§ Job:
From the post about unlocking a door by text message below, return word for word the part that opens with the words containing "The SMS whitelist" and closes with "reason) went mad?".

§ Provided passage:
┌──

Keyless entry via SMS

[Billy’s] work got new keys which he didn’t want to carry around with him. Instead he built this system to unlock the door via text message. It is based around a Spinneret Web Server which drives a servo motor. He’s rigged up a pipe hanger to add some leverage to the lock’s knob. We’re surprised that the servo has enough power to do the job here but the video after the break shows there’s really no problem. On the communication side of things [Billy] set up Twilio to wait for text messages from an approved list of senders, then used an HTML form to issue the unlock commands to the webserver.

[via Make]

15 thoughts on “Keyless entry via SMS

  1. Hey, awesome! And if you use an MVNO as shitty as mine, you can text the door and stand around half an hour waiting for it to unlock!

  2. Huh. I’m surprised that the little servo has enough torque to turn the lock as well.

    The SMS whitelist doesn’t give you amazing protection though. There are sites online which let you spoof a SMS and type in whatever you want as the sender. I guess you’ve got bigger problems though if somebody knows you well enough to know your cell number, your door lock cell number, how to operate it and is malicious :)

  3. For me it is interesting, if it is possible to “override” the servo with the plain old mechanic key if the system would (for some reason) went mad?

└──

§ Information provided:
┌──

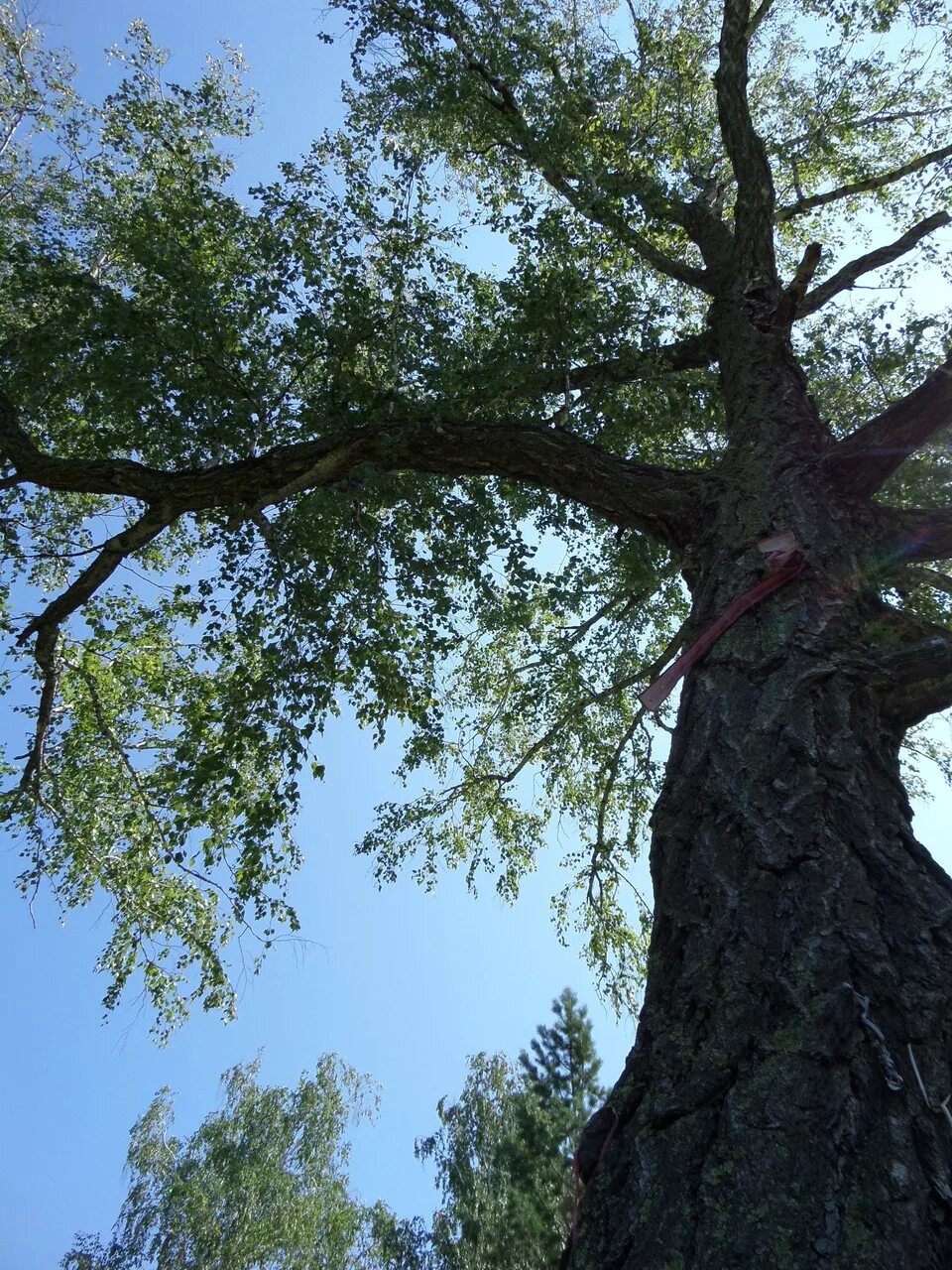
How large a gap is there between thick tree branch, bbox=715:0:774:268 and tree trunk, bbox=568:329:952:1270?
384 centimetres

└──

§ Problem solution:
The SMS whitelist doesn’t give you amazing protection though. There are sites online which let you spoof a SMS and type in whatever you want as the sender. I guess you’ve got bigger problems though if somebody knows you well enough to know your cell number, your door lock cell number, how to operate it and is malicious :)

  3. For me it is interesting, if it is possible to “override” the servo with the plain old mechanic key if the system would (for some reason) went mad?